Through two games, however, the Raiders are 28th in the league in rushing defense, giving up an average of 147.5 yards on the ground, many of those yards attributable to missed tackles.

This summer, defensive tackle Richard Seymour said he believed Oakland could be a top-five defensive team, and Kelly said he’d never been on a Raiders team that was tackling so well.

In falling to 0-2, however, the defense looks a bit like it did in 2011.

Now, too, as the Raiders prepare to face the Steelers Sunday in Oakland, the Raiders will be without their starting cornerbacks. Shawntae Spencer suffered a “significant” foot injury against the Dolphins, said Allen, and may be out for some time.
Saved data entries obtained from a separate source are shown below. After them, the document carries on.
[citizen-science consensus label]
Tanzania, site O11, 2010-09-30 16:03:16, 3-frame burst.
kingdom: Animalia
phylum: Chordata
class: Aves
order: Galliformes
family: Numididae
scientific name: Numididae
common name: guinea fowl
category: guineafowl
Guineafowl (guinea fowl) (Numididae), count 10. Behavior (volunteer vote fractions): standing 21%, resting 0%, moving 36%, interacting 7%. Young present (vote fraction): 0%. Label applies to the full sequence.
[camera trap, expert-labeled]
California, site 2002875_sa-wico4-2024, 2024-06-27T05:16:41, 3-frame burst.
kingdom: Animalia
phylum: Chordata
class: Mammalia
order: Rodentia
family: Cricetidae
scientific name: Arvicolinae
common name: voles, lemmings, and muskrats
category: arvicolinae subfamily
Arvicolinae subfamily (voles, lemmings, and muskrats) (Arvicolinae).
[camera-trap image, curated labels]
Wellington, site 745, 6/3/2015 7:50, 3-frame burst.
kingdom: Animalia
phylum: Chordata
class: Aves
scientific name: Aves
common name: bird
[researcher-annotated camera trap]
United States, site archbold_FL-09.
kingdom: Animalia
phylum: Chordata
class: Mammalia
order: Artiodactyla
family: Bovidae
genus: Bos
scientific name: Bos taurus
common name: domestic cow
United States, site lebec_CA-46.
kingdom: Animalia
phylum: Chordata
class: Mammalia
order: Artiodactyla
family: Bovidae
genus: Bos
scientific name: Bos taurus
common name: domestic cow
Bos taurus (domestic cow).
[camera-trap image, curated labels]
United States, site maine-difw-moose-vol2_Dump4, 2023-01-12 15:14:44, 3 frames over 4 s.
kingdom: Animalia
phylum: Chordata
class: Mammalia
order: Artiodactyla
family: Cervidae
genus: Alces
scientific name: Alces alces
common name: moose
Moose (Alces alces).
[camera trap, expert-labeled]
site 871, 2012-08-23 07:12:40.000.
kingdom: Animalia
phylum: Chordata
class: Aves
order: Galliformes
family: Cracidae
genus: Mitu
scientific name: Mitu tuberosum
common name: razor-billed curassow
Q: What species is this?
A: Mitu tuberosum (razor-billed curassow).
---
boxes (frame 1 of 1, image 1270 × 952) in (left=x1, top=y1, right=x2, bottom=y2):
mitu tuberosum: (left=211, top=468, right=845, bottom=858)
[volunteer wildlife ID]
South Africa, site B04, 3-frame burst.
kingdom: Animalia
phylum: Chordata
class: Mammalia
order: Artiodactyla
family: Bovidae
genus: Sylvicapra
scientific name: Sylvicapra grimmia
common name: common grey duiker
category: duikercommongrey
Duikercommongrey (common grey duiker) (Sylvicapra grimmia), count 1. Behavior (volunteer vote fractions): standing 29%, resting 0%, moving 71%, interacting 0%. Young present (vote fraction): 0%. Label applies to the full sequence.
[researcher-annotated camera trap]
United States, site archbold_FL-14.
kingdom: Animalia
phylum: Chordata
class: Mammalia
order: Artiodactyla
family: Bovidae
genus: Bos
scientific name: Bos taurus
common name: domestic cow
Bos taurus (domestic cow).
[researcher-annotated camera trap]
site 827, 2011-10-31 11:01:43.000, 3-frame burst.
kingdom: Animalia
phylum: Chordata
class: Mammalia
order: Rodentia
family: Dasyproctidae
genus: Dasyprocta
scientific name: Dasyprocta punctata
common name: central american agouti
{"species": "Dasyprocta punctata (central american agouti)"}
Ronald Bartell, who started opposite Spencer in the season opener, broke a shoulder blade in Game 1. Now, Pat Lee is starting for Bartell and ex-Eagle Joselio Hanson will likely start for Spencer.

For a defense struggling to right itself and make the stops Allen has preached, the loss at cornerback – where missed tackles turn small gains into game-breakers – is disconcerting.

Said Allen, to the Chronicle: “At the end of the day we’ve got to coach better. We’ve got to play better. … We’ve got to do a better job.”